The relatively strong metal tape 3 displaces the flexural neutral plane from the geometrical midplane towards itself. The result is that, when the tape is curved in such a direction that the side with the metal tape is convex, most of the filaments will be under compressive strain, which is less detrimental than tensile strain.

The tape of FIG. 2 is broadly similar but has an outer layer 3 of silver on one major face and an outer layer 4 of silver alloy—typically comprising silver with 0.2% magnesium—on the other. These may each be about 0.22 mm thick when placed on the stack 6 of superconductor tapes 2 and at the end of the process have thicknesses of about 25 μm. The flexural neutral plane is in this case is displaced towards the stronger, alloy tape 4 and the tape should be used with its lower surface (as drawn) convex.

FIGS. 3 and 4 show alternative designs which are similar to FIGS. 1 and 2 respectively, except that the constituent superconducting tapes 2 are arranged in two columns 8 . Preliminary experiments indicate that this columnar structure has lower AC losses than comparable single-column tapes, perhaps because the filaments de-couple across the columns. It may be desirable to square the edges of the tapes (by trimming or otherwise) to minimise risk of creating voids between the columns.

The tape of FIG. 5 is comprised of two multifilamentary superconducting tapes 9 and two outer metal tapes 10 , 11 . Multifilamentary superconducting tape 9 is made by bundling the required number of monofilamentary wires, putting them into another silver or silver alloy tube, drawing to smaller sized wire and the rolling to flat tape using similar procedure described with respect to the tape shown in FIG. 1 .

FIG. 6 shows the critical current of a composite superconducting tape of the present invention versus nominal bending strain. The composite superconducting tape in this example consists of five monofilamentary tape, one outer Ag tape and one outer Ag-Mg alloy tape. The nominal bending strain ε(%) was calculated based on the formula

ε(%)=t/(2R+t)

where t is the thickness of the composite tape and R the radius of bending curvature. Ico is the critical current of the composite tape at its as-sintered state, and Ic the critical current of the composite tape after bending. Curve A shown in FIG. 6 represents Ic versus ε (%) when the tape is bent with the stronger Ag-Mg alloy tape on the convex side; and curve B represent the situation with the weaker Ag tape on the convex side.

FIG. 7 shows more examples of the bending strain tolerance of tapes of the present invention. Curve C is the Ic versus ε (%) relationship of a composite superconducting tape with two multifilamentary superconducting tapes and two outer Ag tapes, curve D that of composite tape with two multifilamentary tapes and two Ag-Mg alloy tapes; curve E that of composite tape with two multifilamentary tapes, one outer Ag tape and one outer Ag-Mg alloy tape when the tape was bent with the Ag tape on the convex side; and curve F, the same as curve E, but with the Ag-Mg alloy tape on the convex side.

The data shown in FIGS. 6 and 7 strongly support the claims of the present invention that significant improved bending strain tolerance can be achieved when the composite tape has a stronger outer metal tape on the convex side.

Twisted (or untwisted) multifilamentary tapes, if desired with different numbers of filaments, different pitches and/or different twisting sense or direction, could also be used in making composite tapes in accordance with the invention.

## SUPPLIED MATERIAL:
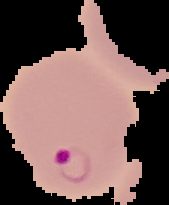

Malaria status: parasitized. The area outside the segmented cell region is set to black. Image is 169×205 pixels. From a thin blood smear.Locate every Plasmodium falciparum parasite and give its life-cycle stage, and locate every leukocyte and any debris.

## DIRECTIONS FOR THIS TASK:
In the composite superconducting tape text above, copy the portion that begins with the words containing "FIGS. 3 and" and ends with "between the columns.".

## RESPONSE TO THE EXERCISE:
FIGS. 3 and 4 show alternative designs which are similar to FIGS. 1 and 2 respectively, except that the constituent superconducting tapes 2 are arranged in two columns 8 . Preliminary experiments indicate that this columnar structure has lower AC losses than comparable single-column tapes, perhaps because the filaments de-couple across the columns. It may be desirable to square the edges of the tapes (by trimming or otherwise) to minimise risk of creating voids between the columns.